I am an analytical person, and being by nature Baptist I can’t sing for …, well, I just can’t sing. So I found this intriguing and informative, and strangely a kind of parallel theology to what we practice:

Rabbi Jonathan Sacks: The fact that Jewish faith was written into the prayers rather than analyzed in works of theology is of immense significance. We do not analyze our faith: we pray it. We do not philosophize about truth: we sing it. Theology becomes real when it becomes prayer. We do not talk about God: we talk to God.

The connection between prayer and sacrifice is deep. After the destruction of the Second Temple, prayer became a substitution for sacrifice. It is avodah shebalev, “the sacrificial service of the heart.” Yet it is just this feature of prayers that many find difficult to understand or find uplifting. What, then, is sacrifice?

The Hebrew word for sacrifice is korban, which comes from a root that means “to come, or bring, close.” The essential problem to which sacrifice is an answer is: how can we come close to God?

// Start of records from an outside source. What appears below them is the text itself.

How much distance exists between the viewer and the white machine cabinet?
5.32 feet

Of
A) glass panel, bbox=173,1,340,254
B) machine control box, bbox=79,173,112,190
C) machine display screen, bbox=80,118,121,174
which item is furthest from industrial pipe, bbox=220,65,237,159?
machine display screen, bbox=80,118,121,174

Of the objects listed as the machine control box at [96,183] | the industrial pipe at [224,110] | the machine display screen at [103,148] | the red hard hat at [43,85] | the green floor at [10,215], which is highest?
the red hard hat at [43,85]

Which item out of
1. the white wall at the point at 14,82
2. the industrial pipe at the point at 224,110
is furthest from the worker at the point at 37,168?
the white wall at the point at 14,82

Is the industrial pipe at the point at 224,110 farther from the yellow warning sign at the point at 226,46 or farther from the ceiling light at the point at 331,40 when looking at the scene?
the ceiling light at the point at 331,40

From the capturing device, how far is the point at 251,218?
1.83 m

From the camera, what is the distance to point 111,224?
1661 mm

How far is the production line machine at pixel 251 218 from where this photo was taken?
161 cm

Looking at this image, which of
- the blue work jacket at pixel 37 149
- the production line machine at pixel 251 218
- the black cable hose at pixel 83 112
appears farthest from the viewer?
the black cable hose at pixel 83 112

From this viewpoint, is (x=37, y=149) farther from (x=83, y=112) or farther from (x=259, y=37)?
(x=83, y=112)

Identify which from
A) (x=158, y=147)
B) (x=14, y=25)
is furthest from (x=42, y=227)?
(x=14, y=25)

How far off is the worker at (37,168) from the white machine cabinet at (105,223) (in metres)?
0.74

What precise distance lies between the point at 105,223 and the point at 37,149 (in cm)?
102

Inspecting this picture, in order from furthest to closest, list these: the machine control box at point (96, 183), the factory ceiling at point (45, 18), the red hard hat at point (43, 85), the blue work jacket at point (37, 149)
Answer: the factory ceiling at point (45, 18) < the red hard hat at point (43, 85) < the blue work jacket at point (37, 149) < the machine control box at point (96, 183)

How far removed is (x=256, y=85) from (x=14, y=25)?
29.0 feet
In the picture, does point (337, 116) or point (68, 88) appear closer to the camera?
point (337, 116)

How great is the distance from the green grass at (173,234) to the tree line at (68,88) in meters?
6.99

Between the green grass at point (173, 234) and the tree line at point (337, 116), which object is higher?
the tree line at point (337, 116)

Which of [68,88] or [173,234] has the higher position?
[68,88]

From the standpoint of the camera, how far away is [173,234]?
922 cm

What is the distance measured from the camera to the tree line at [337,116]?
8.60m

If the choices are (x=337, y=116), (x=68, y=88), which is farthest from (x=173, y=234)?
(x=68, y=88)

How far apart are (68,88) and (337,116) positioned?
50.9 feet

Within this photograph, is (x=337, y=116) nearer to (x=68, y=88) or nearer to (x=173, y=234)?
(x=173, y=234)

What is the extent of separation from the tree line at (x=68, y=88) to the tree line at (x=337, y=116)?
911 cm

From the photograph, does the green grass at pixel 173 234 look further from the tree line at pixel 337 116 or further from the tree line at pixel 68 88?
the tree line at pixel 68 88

The circumstances of life tend to focus our gaze downward to our needs rather than upward to our source. Olam, Heb for universe is connected to the verb meaning “to hide.” The physical world is one in which the presence of God is real, yet hidden. Our horizon of consciousness is foreshortened. We focus on our own devices and desires. We walk in God’s light, but often our minds are on other things.

How then do we come close to God? By giving something back.

The sacrifices of the biblical age were ways in which the individual or the nation said: What we have God is really yours. The fundamental gesture of sacrifice is, on the face of it, absurd. What we give to God is something that already belongs to Him:

1 Chronicles 29:14 KJV But who am I, and what is my people, that we should be able to offer so willingly after this sort? for all things come of thee, and of thine own have we given thee.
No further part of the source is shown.